16Ein Sicherungsbedürfnis kann aber im Hinblick auf die Kosten, die für die zum Nachlass gehörende Immobilie anfallen, bestehen. Ob die Einrichtung einer Teilnachlasspflegschaft im Hinblick auf die konkret anfallenden Kosten erforderlich erscheint, lässt sich bislang weder dem Vortrag der Beteiligten noch dem sonstigen Akteninhalt entnehmen, sondern bedarf weiterer Aufklärung (§ 26 FamFG).
17Abgesehen davon kann die Einrichtung einer Teilnachlasspflegschaft auch zum Zwecke der Erbenermittlung geboten sein (vgl. KG a.a.O.; Krätzschel, a.a.O., Rn. 54). Ein Sicherungsbedürfnis i.S.d. § 1960 Abs. 1 BGB kann vorliegen, wenn Erben unbekannt sind und sie ohne Ermittlung durch das Nachlassgericht bzw. einen Nachlasspfleger niemals Kenntnis von der Erbschaft erhalten würden (OLG Hamm FamRZ 2015, 2196). Zwar haben die Beschwerdeführer vorgetragen, insbesondere dem Beteiligten zu 1 sei es trotz intensiver Nachforschungen nicht gelungen, B… und C… A… bzw. etwaige Nachkommen ausfindig zu machen. Ob weitere Ermittlungen durch einen Nachlasspfleger erfolgversprechend wären, lässt sich anhand der Akten ebenfalls nicht feststellen, so dass auch insoweit weitere Aufklärung geboten erscheint.

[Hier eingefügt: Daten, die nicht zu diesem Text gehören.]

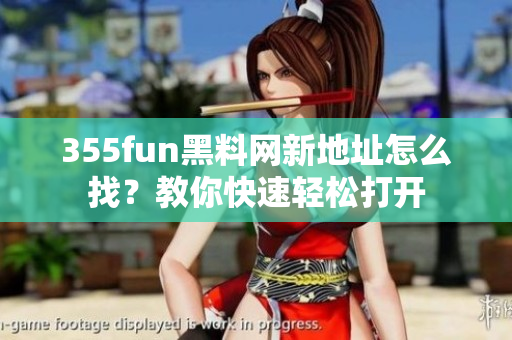 355fun黑料網(wǎng)新地址怎么找？教你快速輕松打開(kāi)
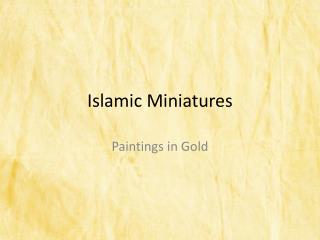 Islamic Miniatures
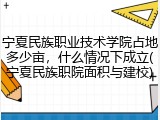 宁夏民族职业技术学院占地多少亩，什么情况下成立(宁夏民族职院面积与建校)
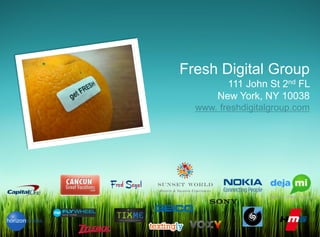 Fresh Digital Group
                               111 John St 2nd FL
                             New York, NY 10038
                        www. freshdigitalgroup.com




Fresh Digital Group
 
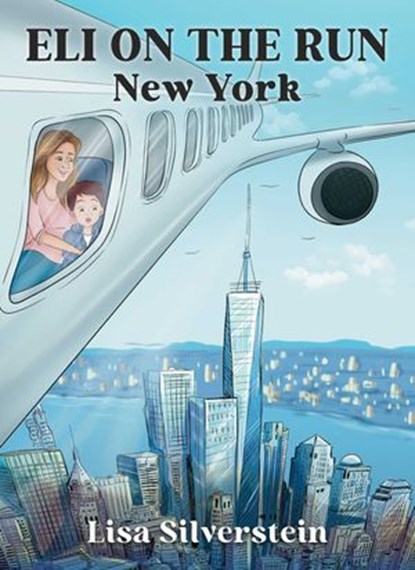 Eli on the Run, Lisa Silverstein - Ebook - 9781510783621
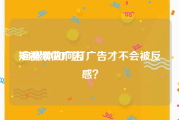 短视频做广告
:自媒体如何打广告才不会被反感？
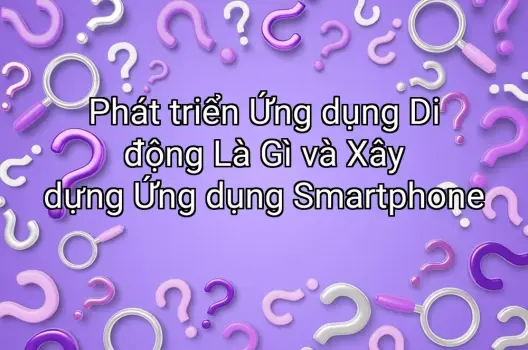 Phát triển Ứng dụng Di động Là Gì và Xây dựng Ứng dụng Smartphone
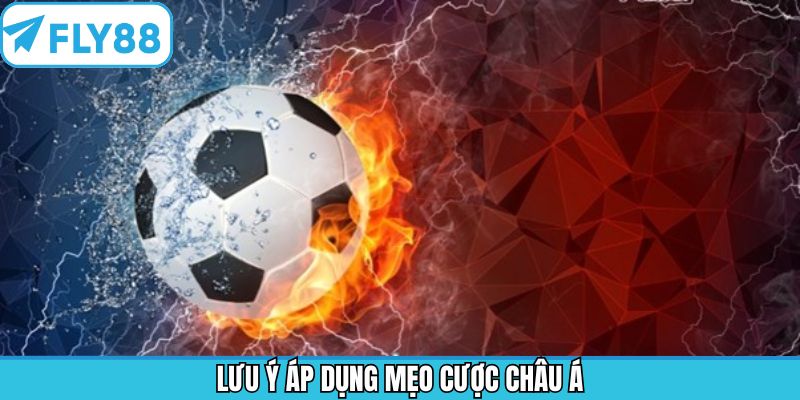 Các lưu ý cần nắm khi áp dụng bí kíp chơi kèo handicap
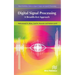 Digital Signal Processing: A Breadth-First Approach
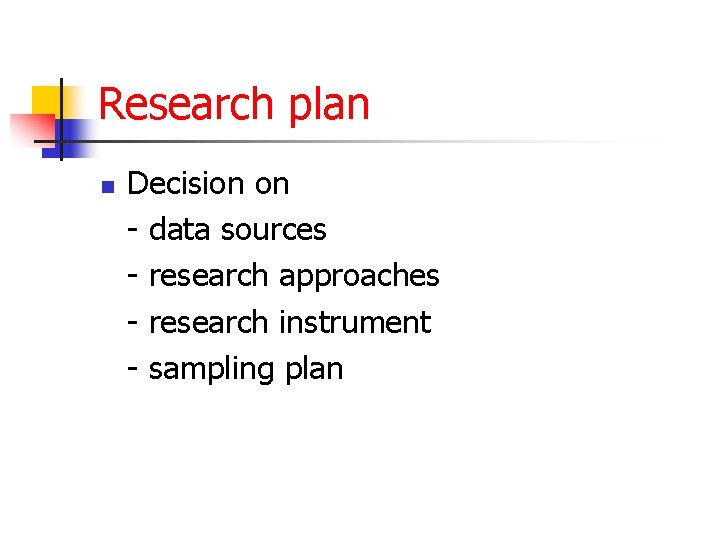 Research plan n Decision on - data sources - research approaches - research instrument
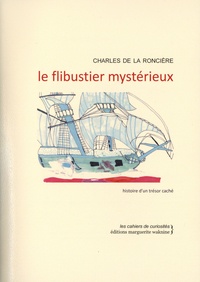 Charles de La Roncière - Le flibustier mystérieux - Histoire d'un trésor caché.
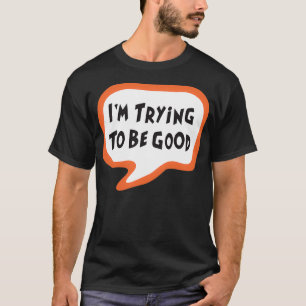 Camiseta Tentando ser bom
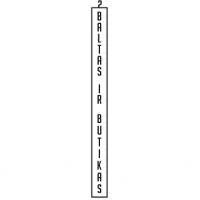 Baltas ir butikas, UAB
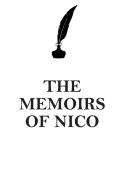 THE MEMOIRS OF  NICO AFFIRMATIONS WORKBOOK Positive Affirmations Workbook Includes di Affirmations World edito da Positive Life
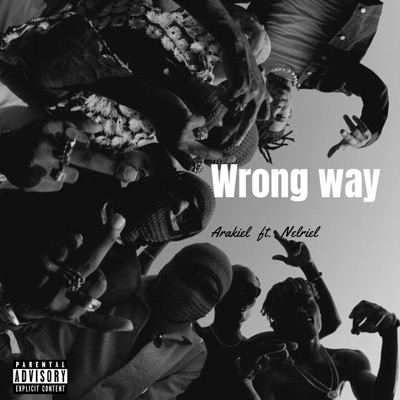 Wrong way (feat. Nelriel) - Single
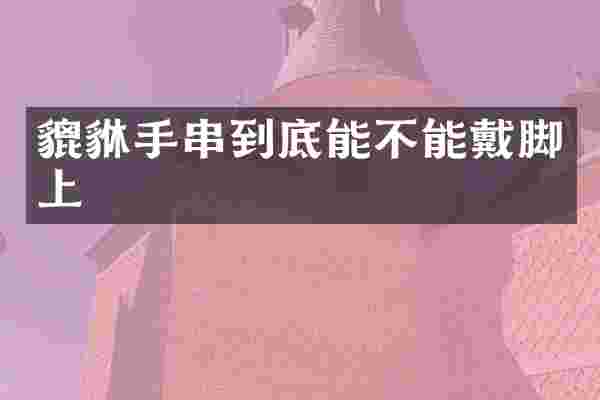 貔貅手串到底能不能戴脚上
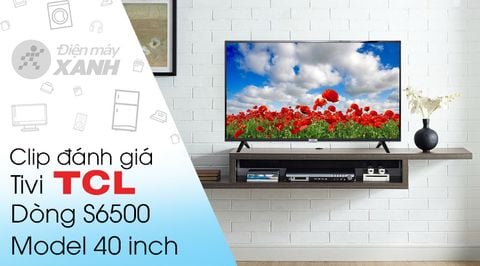 Android Tivi TCL 40 inch 40S6500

18Da der letztliche Erfolg oder Nichterfolg des vorliegenden Rechtsmittels von der endgültigen Entscheidung über den Erbscheinsantrag der Beteiligten abhängt, ist dem Nachlassgericht auch die Entscheidung über die Kosten des Beschwerdeverfahrens zu übertragen.
19Die Wertfestsetzung beruht auf § 64 Abs. 1 GNotKG. Danach ist der Wert des von der (beantragten) Teilnachlasspflegschaft betroffenen Vermögens maßgeblich. Dabei hat der Senat einen 8,4/48 Anteil der unbekannten Erben an dem von den Beschwerdeführern im Teil-Erbscheinsantrag geschätzten Nachlasswert i.H.v. 290.000,00 € zugrunde gelegt.
20Die Zulassung der Rechtsbeschwerde nach § 70 Abs. 2 Satz 1 FamFG ist jedenfalls derzeit bereits deshalb nicht veranlasst, weil bislang am Verfahren nur die Beteiligten teilgenommen haben und die entscheidungstragenden Erwägungen des Senats ihnen lediglich günstig sind.